前回述べたとおり、トゥモローランドは持ち株会社ティ・エム・エル名義で07年8月、森戸海岸に面した堀内字葉山に計4筆、約997㎡の土地を購入。その2年4カ月後の09年12月には関連会社アシタバの名義で、この北側に隣接する計2筆、約1・9㎡の小規模な土地を購入し(このときは前述の土地もアシタバが購入して名義変更)、13年4月からはここでビーチラウンジ(カフェ)「CABaN TOMORROWLAND」の営業を開始していた。

いわく付きの場所だった

それから3年7カ月が経った16年11月、トゥモローランドは前述した約997㎡の土地の南側に隣接する約941平方メートルの土地をティ・エム・エルの名義で購入する。実はここ、東京のゲームソフト開発会社が14年9月に購入してホテル建設をもくろんだものの、近隣住民の強硬な反対を受けて断念。北隣でカフェを営業していたトゥモローランドがこれを買い受けるといういわく付きの場所だった。

ともあれこの時点で、トゥモローランドがグループ会社名義で取得した森戸海岸沿いの土地は計約1940㎡に上り、すでに最終的なホテル敷地面積と同等の広さになった。実は啓之氏は当初、ここに同社の保養所を建てる考えだったという。

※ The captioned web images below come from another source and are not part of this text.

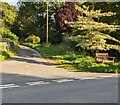 Wooden bench on a corner in Llanfihangel Talyllyn, Powys in LD3 7TG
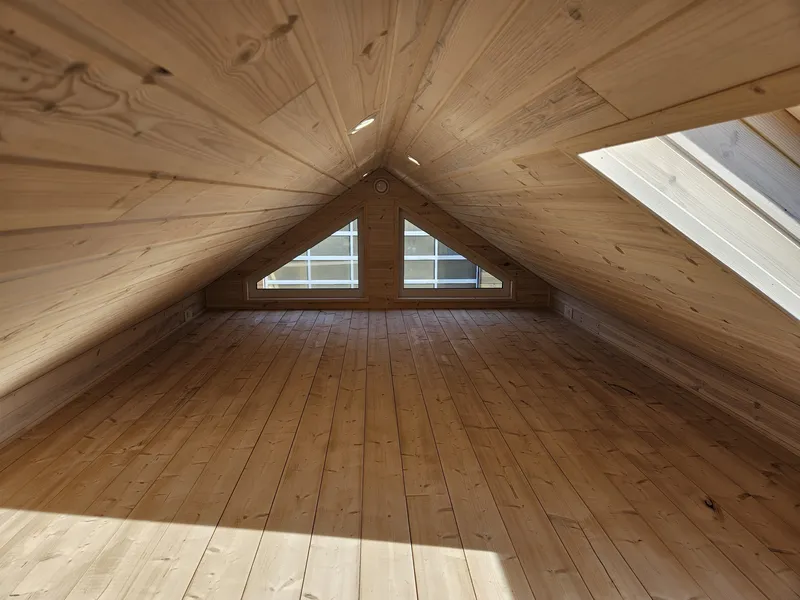 Gemütliche Schlafgalerie im Loft-Stil in einem winterfesten Mobilheim der MONO-Serie von Compact Haus mit Echtholzverkleidung, Giebelfenstern und Dachfenster.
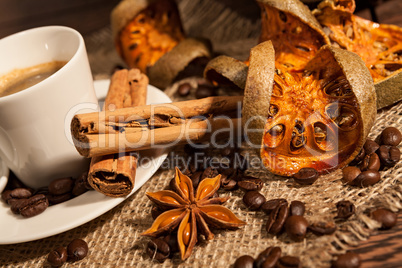 Close-up of cup of coffee with cinnamon and star anise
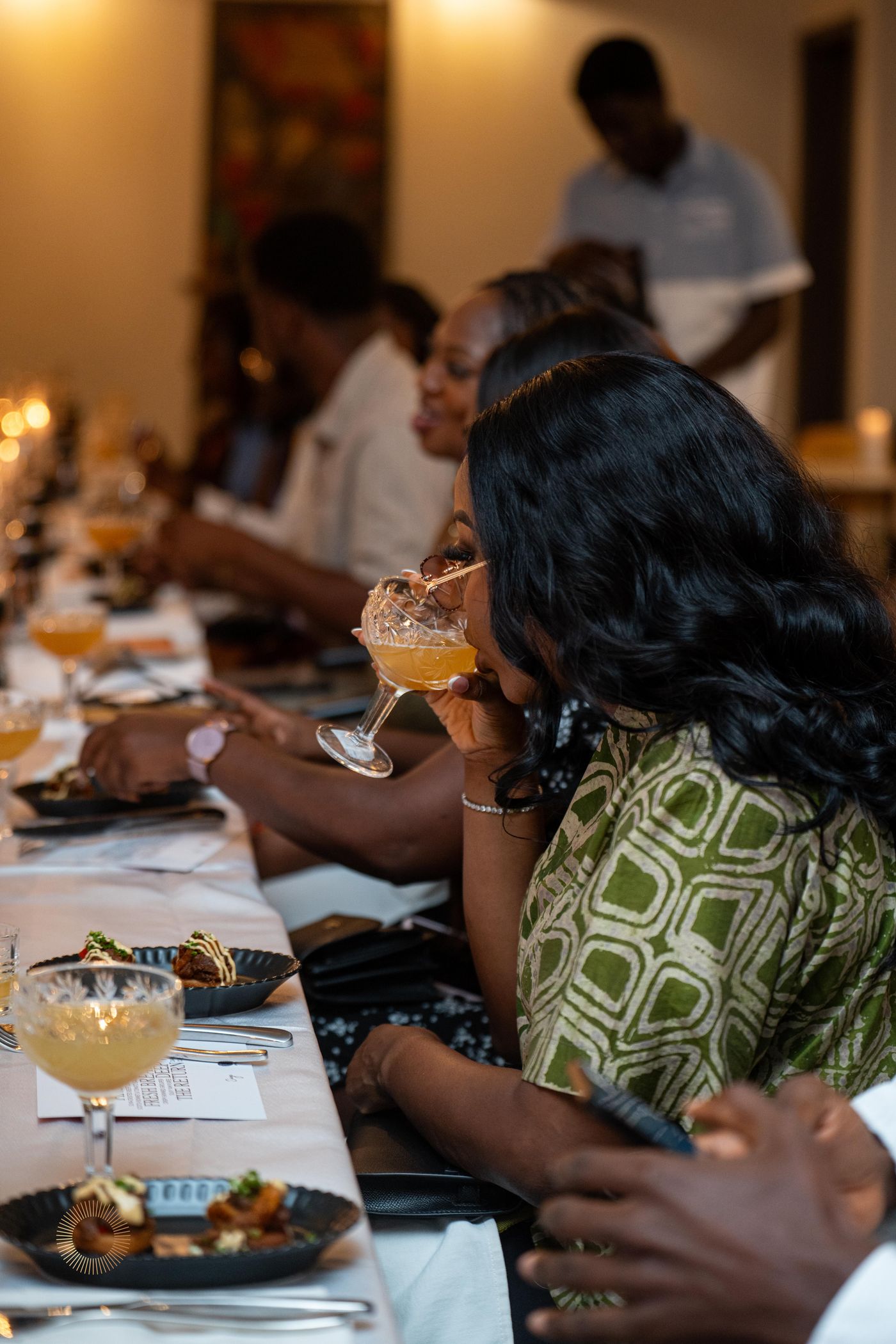 A long communal dinner table with guests sipping Aphro cocktails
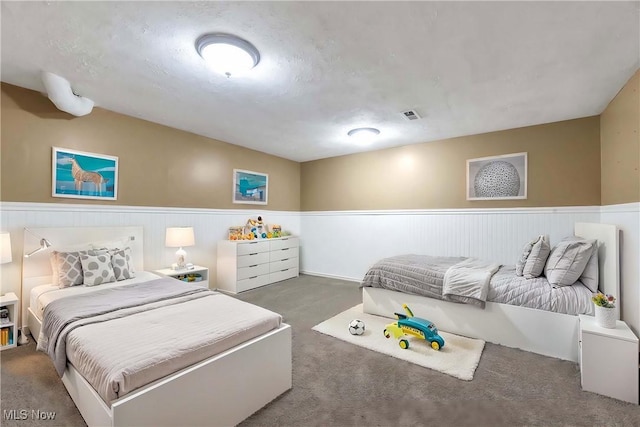 carpeted bedroom featuring a wainscoted wall and visible vents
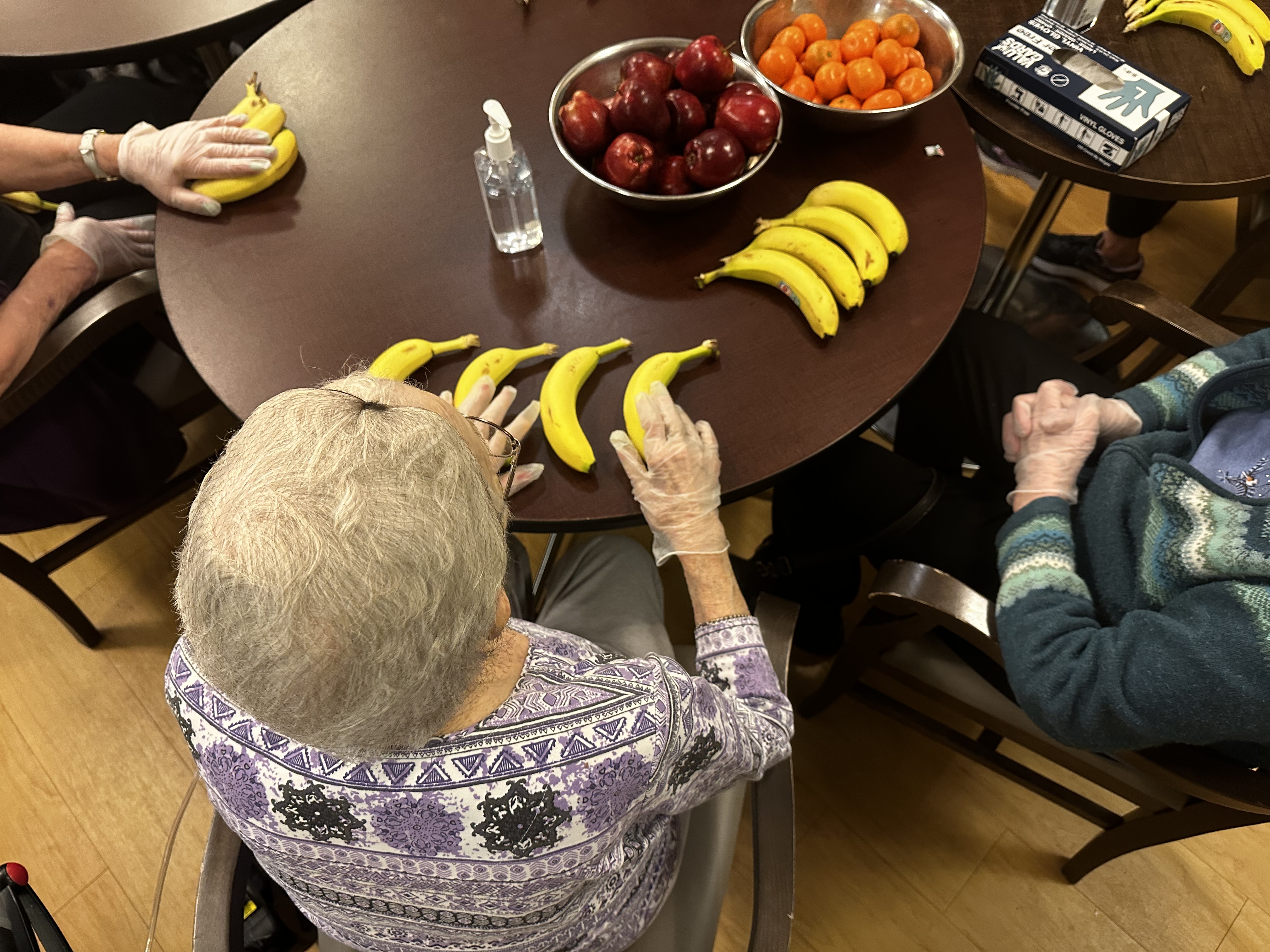 An aerial image looks down on three seniors arranging fruit on a brown round table.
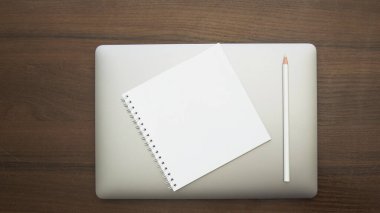 blank notepad with pen and pencil on wooden background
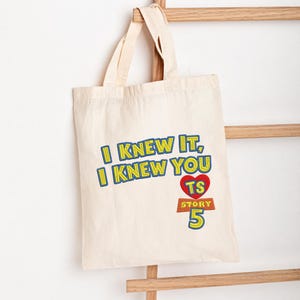 May include: A natural-colored canvas tote bag featuring embroidered text that reads I KNEW IT, I KNEW YOU, with a red heart containing the letters TS above the word STORY and the number 5 in blue, yellow, and red thread on the front.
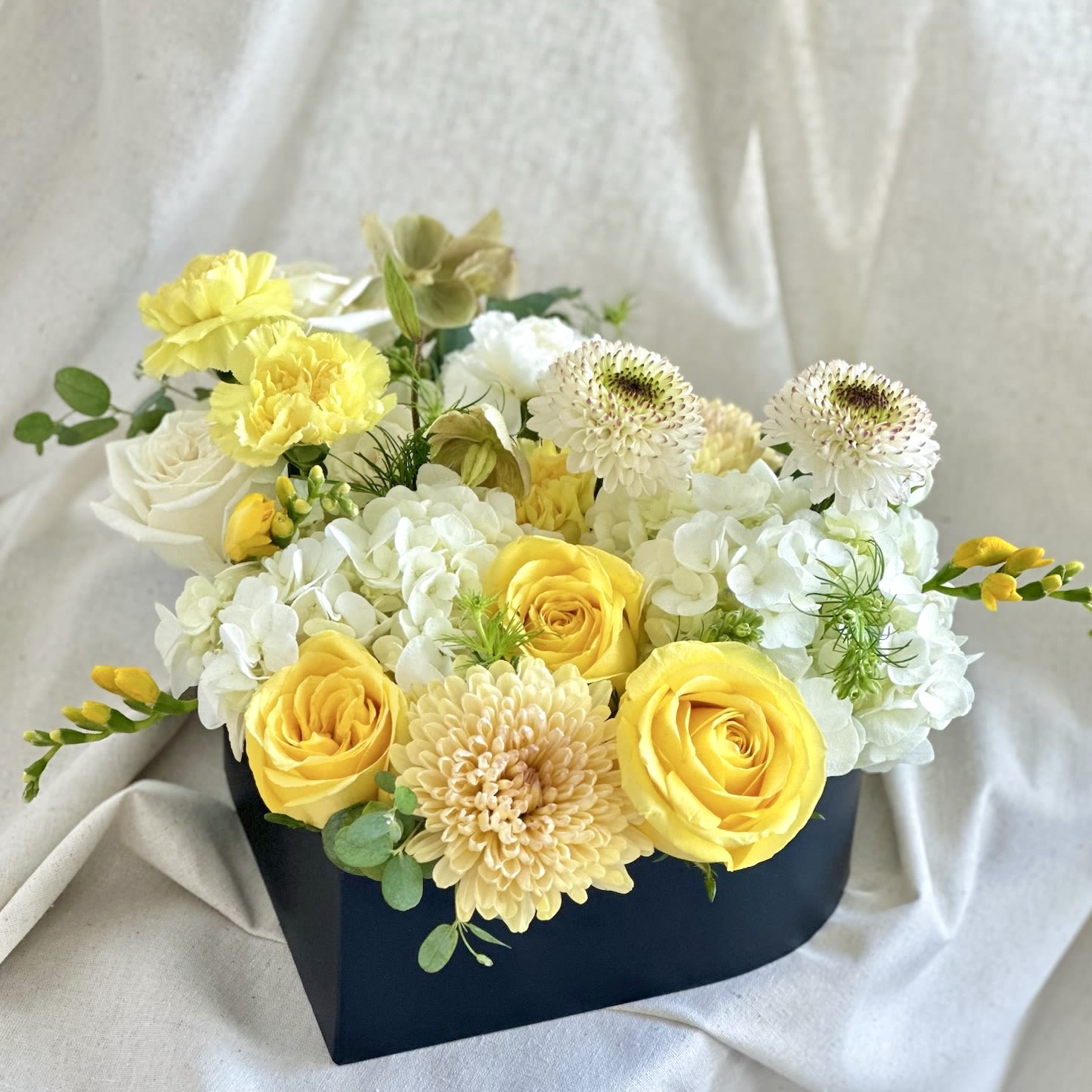 My Love in Yellow  - A heart-shaped box filled with a mix of fresh flowers.   Flower types may vary depending on the season.  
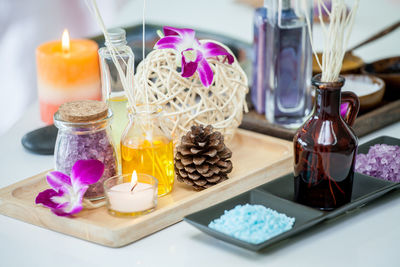 Close-up of various flowers in glass container on table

だが、眼前に広がる海に沈む夕日と、浮かび上がる富士山に感動するウルキオラ氏に触発された啓之氏は、盛況だったカフェを閉じて本格的なリゾートホテルを建てると決断。ウルキオラ氏とその構想を練るとともに、遅くとも18年前半には設計業界5位の久米設計(東京都江東区)に現地の道路の幅などに関する調査を依頼して、同年10月末にはカフェを閉店した。